Tareas pendientes
(a) Transcribe el fragmento del artículo sobre la final de la Eurocopa que comienza en "Sorprendido, decidí alargar" y termina en "gratitud hacia ellos.", renombrando "paseo" como "recorrido".
(b) Responde según el artículo sobre la final de la Eurocopa:
(i) ¿De qué colores eran las capas que llevaban los jóvenes?
(ii) ¿Es aficionado al fútbol quien escribe?
(iii) ¿Qué sentimiento despertaron los jóvenes en quien escribe?
(c) Prosigue con el artículo sobre la final de la Eurocopa a partir del punto en que se detiene.

Selección
◆ ◆ ◆

Esa izquierda ceniza, plasta y malpensada
«Ojalá la mirada limpia de esos jóvenes que celebraron la Eurocopa se imponga a quienes quieren reducir el deporte y la existencia a un conjunto de agravios»
El domingo, horas antes de la final de la Eurocopa, tuvo lugar un extraño fenómeno. De todas partes empezaron a surgir duendes con capas de los mismos colores: rojo y amarillo. Reconozco, no sin cierto apuro, que aquel ambiente festivo me cogió por sorpresa. No soy aficionado al fútbol y había olvidado que ese domingo se jugaba la final de la Eurocopa. Así que salí a pasear como si fuera un domingo cualquiera hasta que, de repente, me encontré rodeado por grupos de chicos y chicas, de jóvenes que cubrían sus espaldas con la bandera de España, que la agitaban sobre su cabeza o simplemente la sostenían entre sus manos.
Sorprendido, decidí alargar mi paseo para poder disfrutar de esa refrescante lozanía que fluía por todas partes, rebosante de alegría, expectativas y esperanza. Nunca antes el rojo y el amarillo me habían parecido colores tan luminosos, tan puros, tan libres de toda controversia. La forma en que chicos y chicas caminaban envueltos en la bandera era tan natural, tan festiva y carente de malicia que me sentí invadido por un profundo sentimiento de gratitud hacia ellos.

◆ ◆ ◆

Datos recopilados
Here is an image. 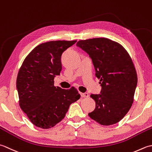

◆ ◆ ◆

Soluciones
(a)
Sorprendido, decidí alargar mi recorrido para poder disfrutar de esa refrescante lozanía que fluía por todas partes, rebosante de alegría, expectativas y esperanza. Nunca antes el rojo y el amarillo me habían parecido colores tan luminosos, tan puros, tan libres de toda controversia. La forma en que chicos y chicas caminaban envueltos en la bandera era tan natural, tan festiva y carente de malicia que me sentí invadido por un profundo sentimiento de gratitud hacia ellos.

(b)
(i) Rojo y amarillo.
(ii) No.
(iii) Un profundo sentimiento de gratitud.

(c)
En esos ojos abiertos, expectantes, que miran a la vida con asombro, sin la suspicacia del adulto, no había prepotencia, ni resabio, solo camaradería, tal vez un orgullo sano, sin dramatismo, pero sobre todo el deseo de compartir una buena nueva al final de la jornada: la victoria de los suyos. Después volverían a sus quehaceres, a sus entornos personales, a tener que lidiar con la inquietud por el mañana. Guardarían las banderas para ser, de nuevo, uno más entre muchos, con su propia idiosincrasia y sus particulares circunstancias. Pero ese domingo, pasara lo que pasase, quedaría grabado en su memoria. Y deseé con la vehemencia del forofo —¡yo, que no entiendo nada de fútbol!— que la selección española ganara la final, la misma final cuya celebración había olvidado, para que esa mirada limpia tuviera recompensa.
Me sentí feliz cuando la selección española de fútbol se impuso a la inglesa de forma merecida. No pensé en Blas de Lezo, ni recordé su sentencia, tan mítica como apócrifa, que dice que «todo buen español debería mear siempre mirando a Inglaterra», ni en los siglos de historia compartida y rivalidades entre ambos países. Eso me trae sin cuidado. Cada nación, cada país y cada sociedad se labra su propio futuro en función de los méritos de quienes la integran. La competencia forastera no es excusa cuando una nación se desmorona. Eso no es más que el pretexto de los mediocres.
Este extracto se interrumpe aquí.